*List of tasks*
1. From the excerpt on Minneapolis rental assistance, extract the stretch from "While community groups" through "less work available.", reproducing it word for word.
2. List every figure written in digits in the excerpt on Minneapolis rental assistance.
3. Decide whether each statement agrees with the excerpt on Minneapolis rental assistance. Answer yes or no for each, and quote the words that decide it.
(a) The first $2 million became available in late April.
(b) Renters qualify with a household income at or below 50% of the Area Median Income.
(c) Rodriguez's husband kept taking painting jobs.

*Excerpt provided*
========

The Minneapolis City Council allocated a total of $3.8 million toward emergency rental assistance earlier this year. The first $2 million became available late April. Renters must have a household income at or below 30% of the Area Median Income to be eligible and can qualify with a pre-eviction notice.

While community groups say direct aid from neighbors has slowed, larger philanthropic donations have ramped up in recent months, providing rent relief to some groups with fewer barriers to access.

Alibella Rodriguez said she just needs more time to pay her rent.

Rodriguez is a Minneapolis resident who stopped leaving her house in December, and said she still relies on community aid to make ends meet. Her husband stopped taking up painting jobs, leaving their household without income.

About a month ago, Rodriguez finally started venturing out, but with extra precautions like asking other people for rides. With businesses shuttered, she said, there’s less work available.

Rodriguez, who is also a tenant leader and member of Inquilinxs Unidxs por Justicia, a renter advocacy group, said she felt disillusioned by each veto of a longer pre-eviction notice period.

“I’m thinking about the kids,” said Rodriguez whose 12-year-old begged her and her husband to stay home during the surge. “Not just my own kids, but all the kids who went through this are traumatized from being through the occupation. And to think that they go from that to the risk of losing their homes is really frustrating.”

========

*Information supplied*
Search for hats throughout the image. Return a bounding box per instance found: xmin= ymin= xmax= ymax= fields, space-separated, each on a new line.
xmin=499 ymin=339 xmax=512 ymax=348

========

*The replies*
1.
While community groups say direct aid from neighbors has slowed, larger philanthropic donations have ramped up in recent months, providing rent relief to some groups with fewer barriers to access.

Alibella Rodriguez said she just needs more time to pay her rent.

Rodriguez is a Minneapolis resident who stopped leaving her house in December, and said she still relies on community aid to make ends meet. Her husband stopped taking up painting jobs, leaving their household without income.

About a month ago, Rodriguez finally started venturing out, but with extra precautions like asking other people for rides. With businesses shuttered, she said, there’s less work available.

2.
- $3.8 million
- $2 million
- 30%
- 12

3.
(a) Yes: "The first $2 million became available late April."
(b) No: "at or below 30% of the Area Median Income"
(c) No: "Her husband stopped taking up painting jobs"